Goal of the exercise. How many lines in the items below contain the string "where", matching case exactly? Reply with the number alone.

Data entries.
-- -- --

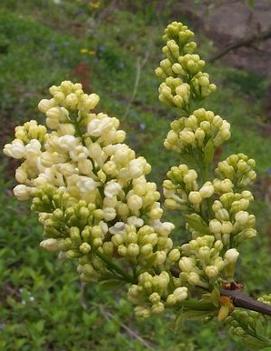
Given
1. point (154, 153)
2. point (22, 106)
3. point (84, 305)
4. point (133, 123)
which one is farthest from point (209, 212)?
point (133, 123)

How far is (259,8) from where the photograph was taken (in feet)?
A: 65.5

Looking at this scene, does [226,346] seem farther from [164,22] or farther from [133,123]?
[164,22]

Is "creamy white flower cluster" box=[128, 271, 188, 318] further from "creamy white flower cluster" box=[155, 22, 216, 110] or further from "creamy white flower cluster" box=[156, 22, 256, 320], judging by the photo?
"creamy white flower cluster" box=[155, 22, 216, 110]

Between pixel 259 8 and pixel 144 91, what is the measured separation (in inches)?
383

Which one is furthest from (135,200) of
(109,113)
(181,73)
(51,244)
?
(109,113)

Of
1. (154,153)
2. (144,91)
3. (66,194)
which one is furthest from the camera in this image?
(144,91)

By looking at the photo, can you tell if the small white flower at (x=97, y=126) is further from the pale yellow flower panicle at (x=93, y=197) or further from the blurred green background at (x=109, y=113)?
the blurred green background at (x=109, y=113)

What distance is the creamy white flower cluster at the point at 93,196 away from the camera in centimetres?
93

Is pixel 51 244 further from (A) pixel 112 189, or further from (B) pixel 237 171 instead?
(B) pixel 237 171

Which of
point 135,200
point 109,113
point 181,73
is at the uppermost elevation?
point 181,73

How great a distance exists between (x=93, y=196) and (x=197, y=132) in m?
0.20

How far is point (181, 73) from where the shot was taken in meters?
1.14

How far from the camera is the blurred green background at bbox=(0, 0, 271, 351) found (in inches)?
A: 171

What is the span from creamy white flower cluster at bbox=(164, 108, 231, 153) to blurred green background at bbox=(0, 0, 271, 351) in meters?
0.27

-- -- --

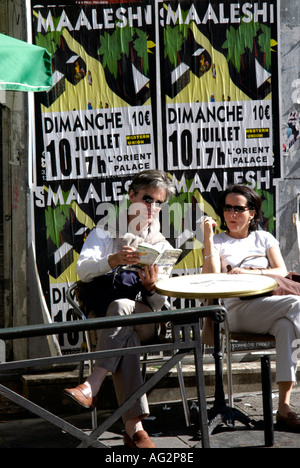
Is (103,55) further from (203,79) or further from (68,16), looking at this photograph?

-- -- --

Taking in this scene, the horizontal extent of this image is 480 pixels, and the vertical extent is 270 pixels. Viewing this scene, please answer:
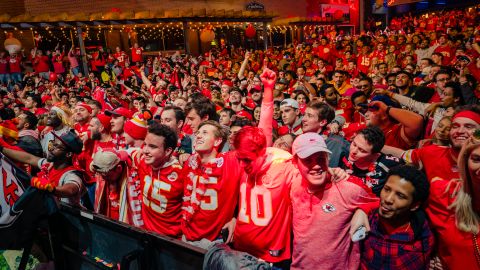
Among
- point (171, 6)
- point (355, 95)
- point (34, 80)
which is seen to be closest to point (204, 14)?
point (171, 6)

-- -- --

Output below. 2